* Problem to work on
Convert the records below into a JSON list of strings, one string per line, omitting blank lines.
____ Records provided
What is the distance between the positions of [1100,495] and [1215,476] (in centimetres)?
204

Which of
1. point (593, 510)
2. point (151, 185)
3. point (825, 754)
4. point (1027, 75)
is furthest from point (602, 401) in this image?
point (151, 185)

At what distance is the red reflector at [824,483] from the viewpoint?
________
* Complete output
[
  "What is the distance between the positions of [1100,495] and [1215,476] (in centimetres)?",
  "204",
  "Which of",
  "1. point (593, 510)",
  "2. point (151, 185)",
  "3. point (825, 754)",
  "4. point (1027, 75)",
  "is furthest from point (602, 401) in this image?",
  "point (151, 185)",
  "At what distance is the red reflector at [824,483] from the viewpoint?"
]